Format each line of the entries below as a row in a Markdown table with the columns "No." and "Text", omitting blank lines.
━━━━━ Records to process
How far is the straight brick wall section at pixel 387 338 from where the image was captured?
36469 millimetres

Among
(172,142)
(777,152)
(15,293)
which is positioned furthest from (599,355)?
━━━━━━━━━━
Reply:
| No. | Text |
|---|---|
| 1 | How far is the straight brick wall section at pixel 387 338 from where the image was captured? |
| 2 | 36469 millimetres |
| 3 | Among |
| 4 | (172,142) |
| 5 | (777,152) |
| 6 | (15,293) |
| 7 | which is positioned furthest from (599,355)? |